Le présidial de La Rochelle au XVIIIe siècle. Un corps entre tradition et vanités

Arnaud Jaulin

Créés en 1552 pour diminuer le délai des procès et l’influence des parlements, les présidiaux, au centre d’une organisation judiciaire complexe, contribuent au renforcement de la justice du roi. Outre la création de nouvelles charges, expédient financier pour la monarchie, leur institution participe à un objectif religieux, particulièrement vérifié à La Rochelle. Car les officiers présidiaux sont des officiers royaux, entre pouvoir central et autorités locales. Relativement méconnu ou oublié, le présidial occupe pourtant une place première dans le paysage judiciaire et politique rochelais sous l’Ancien Régime tant il faut redire la place du roi dans cette petite République commerçante et huguenote, par trop indépendante, plus tard dominée économiquement par ceux du négoce.

Le présidial de La Rochelle est la représentation affirmée du pouvoir royal. Présenter l’état d’un corps présidial de province au XVIIIe siècle permet de rappeler combien les lieux de l’exercice de la justice sont sensibles et à quel point le personnel judiciaire y est diversifié et hiérarchisé. Tiraillée par le problème de son appartenance religieuse, la compagnie voit sa religion définitivement conditionnée par le siège de 1627, obligée à une catholicité non dissimulée. Au-delà de l’exercice ordinaire de la justice, qui consiste à apporter la solution aux conflits civils et criminels, le présidial est source de droit, notamment via des pouvoirs administratifs et de police. Il est un organe royal de régulation sociale d’ailleurs très impliqué dans la lutte contre les protestants et l’encadrement des activités de la ville.

Mais le présidial rochelais est aussi un corps politique et social, désireux d’autonomie, se structurant à la manière d’une oligarchie parlementaire de province. Omniprésent dans la société rochelaise bien que victime de démembrements, le présidial occupe une place centrale par rapport aux autres juridictions. Il entre facilement en lutte contre les multiples corps en concurrence et adopte des rapports ambigus avec le corps de ville qu’il convoite. Jaloux de son autorité, il se fait conquérant avec les autres pouvoirs d’autant qu’il est fragilisé par les réformes judiciaires. Au cœur de la crise de la justice, le présidial, campé sur une fortune fondée sur la terre et des stratégies d’alliance abouties, tente néanmoins d’adopter le mode de vie des grands robins. Au-delà de la notabilité, les officiers cherchent à s’élever dans la hiérarchie sociale, notamment vers la noblesse. En témoignent les signes extérieurs de l’appartenance au présidial avec un goût certain pour l’apparat, qui confirme aussi une forme de crédit. La compagnie développe une sociabilité audacieuse, très investie dans la vie intellectuelle et philanthropique de la cité.
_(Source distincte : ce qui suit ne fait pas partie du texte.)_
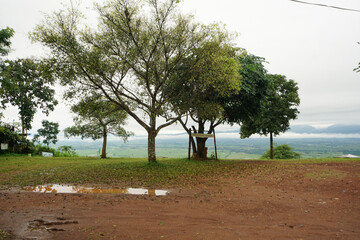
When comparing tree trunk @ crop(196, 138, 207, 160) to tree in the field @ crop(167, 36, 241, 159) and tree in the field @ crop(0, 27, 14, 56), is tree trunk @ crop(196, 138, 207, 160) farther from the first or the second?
tree in the field @ crop(0, 27, 14, 56)

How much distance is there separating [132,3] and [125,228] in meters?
15.7

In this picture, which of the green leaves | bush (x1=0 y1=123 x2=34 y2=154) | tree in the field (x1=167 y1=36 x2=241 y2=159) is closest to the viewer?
tree in the field (x1=167 y1=36 x2=241 y2=159)

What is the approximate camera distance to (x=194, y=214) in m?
7.47

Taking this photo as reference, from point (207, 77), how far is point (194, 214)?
13496 millimetres

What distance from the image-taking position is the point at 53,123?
132ft

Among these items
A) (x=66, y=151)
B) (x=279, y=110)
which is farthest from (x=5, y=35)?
(x=279, y=110)

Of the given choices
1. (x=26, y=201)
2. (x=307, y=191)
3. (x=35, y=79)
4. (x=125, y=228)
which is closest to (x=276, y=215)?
(x=307, y=191)

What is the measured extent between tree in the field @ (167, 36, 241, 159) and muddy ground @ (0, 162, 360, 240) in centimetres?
1001

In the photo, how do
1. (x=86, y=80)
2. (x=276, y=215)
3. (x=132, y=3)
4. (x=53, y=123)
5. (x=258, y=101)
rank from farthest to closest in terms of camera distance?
(x=53, y=123) → (x=258, y=101) → (x=86, y=80) → (x=132, y=3) → (x=276, y=215)

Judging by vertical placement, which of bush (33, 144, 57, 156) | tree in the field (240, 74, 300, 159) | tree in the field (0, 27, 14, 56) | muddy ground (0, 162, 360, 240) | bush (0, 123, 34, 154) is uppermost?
tree in the field (0, 27, 14, 56)

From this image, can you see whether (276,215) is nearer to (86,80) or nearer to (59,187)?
(59,187)

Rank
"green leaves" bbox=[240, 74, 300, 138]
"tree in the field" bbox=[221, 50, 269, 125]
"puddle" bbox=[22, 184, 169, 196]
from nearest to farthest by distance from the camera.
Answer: "puddle" bbox=[22, 184, 169, 196], "tree in the field" bbox=[221, 50, 269, 125], "green leaves" bbox=[240, 74, 300, 138]

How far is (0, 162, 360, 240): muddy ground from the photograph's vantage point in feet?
19.4

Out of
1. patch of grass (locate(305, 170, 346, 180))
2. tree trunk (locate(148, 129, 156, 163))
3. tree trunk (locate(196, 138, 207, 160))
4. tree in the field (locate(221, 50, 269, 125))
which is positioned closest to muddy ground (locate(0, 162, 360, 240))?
patch of grass (locate(305, 170, 346, 180))
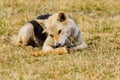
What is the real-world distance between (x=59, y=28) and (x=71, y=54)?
1.75 feet

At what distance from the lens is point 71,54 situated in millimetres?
8562

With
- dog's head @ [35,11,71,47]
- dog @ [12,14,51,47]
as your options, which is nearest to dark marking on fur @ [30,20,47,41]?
dog @ [12,14,51,47]

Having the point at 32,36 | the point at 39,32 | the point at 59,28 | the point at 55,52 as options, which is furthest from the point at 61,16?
the point at 32,36

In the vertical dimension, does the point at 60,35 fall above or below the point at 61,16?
below

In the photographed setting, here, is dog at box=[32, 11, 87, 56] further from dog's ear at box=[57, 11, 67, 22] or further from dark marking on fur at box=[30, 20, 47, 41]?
dark marking on fur at box=[30, 20, 47, 41]

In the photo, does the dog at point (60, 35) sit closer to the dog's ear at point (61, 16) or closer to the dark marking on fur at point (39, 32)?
the dog's ear at point (61, 16)

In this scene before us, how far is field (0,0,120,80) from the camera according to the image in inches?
279

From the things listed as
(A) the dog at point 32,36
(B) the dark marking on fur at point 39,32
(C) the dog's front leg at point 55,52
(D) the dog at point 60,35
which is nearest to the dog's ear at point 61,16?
(D) the dog at point 60,35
Demeurée juridiction moyenne, elle est, au XVIIIe siècle, une élite qui imprègne un territoire, un corps pétri de tradition et saisi de tentations, l’émergence d’un « quatrième Etat » coincé entre ses capacités et ses idéaux. Une juridiction, figure d’intermédiaire, dont le problème est donc bien d’être ni inférieure et pas encore souveraine.